The day that I found out I had been selected for the Skills for the Future ‘Transforming Archives’ traineeship was a strange one. Partly because it was only the day before that I’d attended interview for the role – this was the quickest I’d ever heard back! Admittedly, another aspect of the strangeness was due to my still being ‘spaced out’ with tiredness, following several nights of too little sleep; the build-up to the big day had been so incredibly intense. Combine all this with the mixed rush of excitement at hearing that I’d been successful, and the utter shock at having been chosen for one of only 12 traineeship positions nationwide which over 700 people had applied for – and you’ll have some idea just what was going on for me that day. It was strange. Once the shock had settled and I’d finally got some sleep, the reality of how incredibly fortunate I was set in. The world of archives, history and heritage has always drawn me, but due to my career background consisting largely of military and police service – I wasn’t exactly the type actively recruited into the sector. Unless Archivists are now being trained in close-quarters combat drills, (I mused), in an attempt to curtail the growing and ever-present threat of angry genealogists, waving their pencils frantically and uprising en-masse to bring down the current system (of cataloguing documents). Unlikely. This is why I felt sheer delight at seeing the advert for the traineeship online:
‘Through the Transforming Archives programme we are hoping to diversify the archives workforce, address skills gaps in the archives workforce and provide new routes into working in the sector.’ The National Archives were actively looking for new skills, fresh energy and people from unique, untypical backgrounds. My hopes of beginning a fresh new career in the archives and heritage sector had been rekindled… My posting was to be at Wiltshire and Swindon History Centre, and my first day there was inspirational. Everyone was so warm, welcoming and personable – I immediately felt right at home. (Helped, no doubt, by all the delicious and colourful cake on offer in the break room!). I was given a tour of the building and facilities by Claire, the Principal Archivist, and introduced to a whole range of smiling staff members. I got a tangible sense of the wide scope of work that went on at WSHC: Under one roof we had Archivists, Archaeologists, Conservators, the County Arts Lead and Conservation and Museums Manager, an Education Officer, the Wiltshire Buildings Recorder, county Registrars, World Heritage Site officers, Community History Advisors… many of whom were overseen by Terry, the Heritage Services Manager. Such an incredible wealth of resources and information available in one place! Once more, I felt that tingling sense of deep gratitude welling up inside me; how fortunate I was to have been chosen for this role.
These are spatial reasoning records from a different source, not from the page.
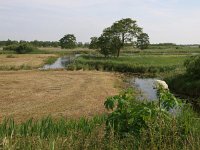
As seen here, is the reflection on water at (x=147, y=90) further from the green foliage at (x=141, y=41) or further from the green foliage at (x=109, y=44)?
the green foliage at (x=141, y=41)

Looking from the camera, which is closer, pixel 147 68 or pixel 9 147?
pixel 9 147

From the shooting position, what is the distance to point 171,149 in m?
5.88

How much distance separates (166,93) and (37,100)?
17609mm

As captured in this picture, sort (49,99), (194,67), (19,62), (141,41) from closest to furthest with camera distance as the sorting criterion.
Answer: (49,99) < (194,67) < (19,62) < (141,41)

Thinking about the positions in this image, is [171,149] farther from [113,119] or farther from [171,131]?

Over the following week I undertook various inductions, training and ‘orientation’ a WSHC, before being whisked off to Manchester for the enigmatically named ‘DCDC16 Conference’. My meticulous and painstaking research later uncovered that this stood for ‘Discovering Collections, Discovering Communities’. (Clearly I had what it took to be an excellent Archivist!).
To be honest, I’d been so busy I hadn’t had time to think or get excited about going to the conference. It was only after the restful 3 hour train ride and short walk to my hotel, which overlooked Old Trafford football stadium, that the excitement really began to kick-in. So much learning, networking and FUN to be had over the coming few days! A quick shower and cup of tea, and I donned my suit in preparation for the pre-conference reception.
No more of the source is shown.